Я закурила, чувствуя, как мутится сознание от выпитого. Я вспоминала выражение лица Ирвина в ту секунду, когда ему сказали, что я наблюдаю за ним, и уничтожала себя, заставляя мучительно перебирать все подробности этой сцены раз за разом. Я поступила правильно, я была уверена в этом. Но не слишком ли дорого это вышло? Все, с первого шага до последнего, все было моей ошибкой. И только я несла ответственность за то, что все так произошло. Как же я раскаивалась сейчас! Ну почему, мой мастер, почему я тебя не послушала? Почему не вытащила из Вина информацию сразу? Да, сломать его можно было только психологическим воздействием, и сейчас я понимала это. Ни пытка, ни мучительное ожидание смерти не подействовали на него так, как слова Эрика. Но неужели нельзя было раньше найти способ его разговорить? Заслужить доверие, вовремя обратить внимание на нестыковки, быть искреннее и внимательнее самой… Как просто было об этом думать задним числом.
Раздираемая на части эмоциями, я расстегнула манжету черной блузки и затушила сигарету о тонкую кожу запястья. Боль заставила меня сжать зубы, задавливая стон, но не помогла уйти от душевного мучения. Я виновата. Только я. И вся беда в том, что избавить меня от этой вины не мог никто, даже Ирвин. Он простит меня, обязательно простит. Ему, мальчишке, ученику, влюбленному в своего мастера, попросту не оставалось другого. Если я сейчас вытащу его из состояния безразличия, то он непременно простит меня и начнет доверять. Снова. Но вот кто заставит меня простить себя?
Ожог от второй сигареты лег рядом с первым. Я кусала губы в кровь, справляясь с ощущениями. Физическая боль ничуть не приносила облегчения моей душе. Я запивала страдания алкоголем, но не помогал и он. После третьего ожога я поняла, что боли мне мало. Мне хотелось не столько наказать себя, сколько заставить запомнить. Запечатлеть на теле и в памяти все, что случилось. Чтобы больше никогда не повторить. В кабинете у меня стояла небольшая металлическая чаша, в которой я сжигала бумаги. Я нашла, чем накормить огонь, и вынесла чашу на балкон. Я долго смотрела на языки пламени, держа над их жаром найденный в гараже металлический прут. Когда мне показалось, что он достаточно раскалился, я прижала металл к левому предплечью.
Боль ударила в виски, взорвала сознание. Мне отчаянно хотелось кричать, но я молчала, кусая правый кулак и сгибаясь пополам. Боль нарастала. Прут я давно отбросила в сторону, в ведро с водой, но мне казалось, что он все еще прижимается к коже. Я заставляла себя прогонять перед мысленным взором кадры, которые видела на экране в логове Тони. Запоминать их.

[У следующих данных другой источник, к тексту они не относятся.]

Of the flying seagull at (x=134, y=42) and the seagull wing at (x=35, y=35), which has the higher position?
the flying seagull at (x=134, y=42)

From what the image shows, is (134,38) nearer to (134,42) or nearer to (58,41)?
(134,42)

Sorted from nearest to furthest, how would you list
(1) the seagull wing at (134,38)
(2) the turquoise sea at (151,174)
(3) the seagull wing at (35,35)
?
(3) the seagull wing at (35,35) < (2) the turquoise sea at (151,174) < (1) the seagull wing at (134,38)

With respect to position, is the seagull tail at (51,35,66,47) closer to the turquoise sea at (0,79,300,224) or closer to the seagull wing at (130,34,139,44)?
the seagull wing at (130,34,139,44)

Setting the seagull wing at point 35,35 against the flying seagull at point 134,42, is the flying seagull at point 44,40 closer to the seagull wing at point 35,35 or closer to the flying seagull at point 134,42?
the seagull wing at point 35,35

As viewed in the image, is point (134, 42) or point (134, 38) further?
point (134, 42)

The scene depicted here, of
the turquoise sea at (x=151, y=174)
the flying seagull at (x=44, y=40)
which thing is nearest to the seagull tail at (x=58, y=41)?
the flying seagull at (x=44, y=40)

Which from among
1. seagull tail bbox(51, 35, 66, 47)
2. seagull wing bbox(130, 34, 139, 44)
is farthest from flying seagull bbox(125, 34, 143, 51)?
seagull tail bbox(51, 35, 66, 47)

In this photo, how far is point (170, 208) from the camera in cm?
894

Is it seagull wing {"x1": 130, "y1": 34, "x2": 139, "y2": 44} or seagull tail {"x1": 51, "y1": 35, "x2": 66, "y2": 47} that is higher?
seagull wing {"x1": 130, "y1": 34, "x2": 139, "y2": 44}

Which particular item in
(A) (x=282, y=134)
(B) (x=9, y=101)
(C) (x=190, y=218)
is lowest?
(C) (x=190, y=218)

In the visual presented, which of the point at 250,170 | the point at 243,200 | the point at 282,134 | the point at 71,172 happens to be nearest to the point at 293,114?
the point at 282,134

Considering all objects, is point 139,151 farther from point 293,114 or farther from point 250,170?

Когда меня немного отпустило, я обнаружила, что почти протрезвела. И мне стало отчаянно стыдно за свое поведение. Занимаясь самобичеванием и дальше, я рисковала повторить прошлые ошибки. Мне требовалось встряхнуть не только себя, но и Ирвина. Что делает мастер, когда добивается ломки своего ученика? Жестко устанавливает правила. Воспитывает. А я разнюнилась. «Нет, Леди, глупость — это навсегда. Один раз ты своего ученика уже избаловала. Что ж, вперед, по проторенной дорожке, раз ты такая ленивая бестолочь». На данный момент, ситуацией управлял Ирвин. Я пасовала перед его оцепенением, упиваясь собственным чувством вины, и позволяла ученику решать за нас обоих. Такой расклад и привел нас к известному финалу. Мне следовало хоть чему-то научиться на своих ошибках. Собрав скудные крохи благоразумия, что еще остались в моем измученном сознании, я заставила себя заткнуться и прекратить купаться в жалости. Наскоро обработав ожог и наложив повязку, я отправилась в спальню. Мне нужно было поспасть хотя бы пару часов. День обещал быть сложным.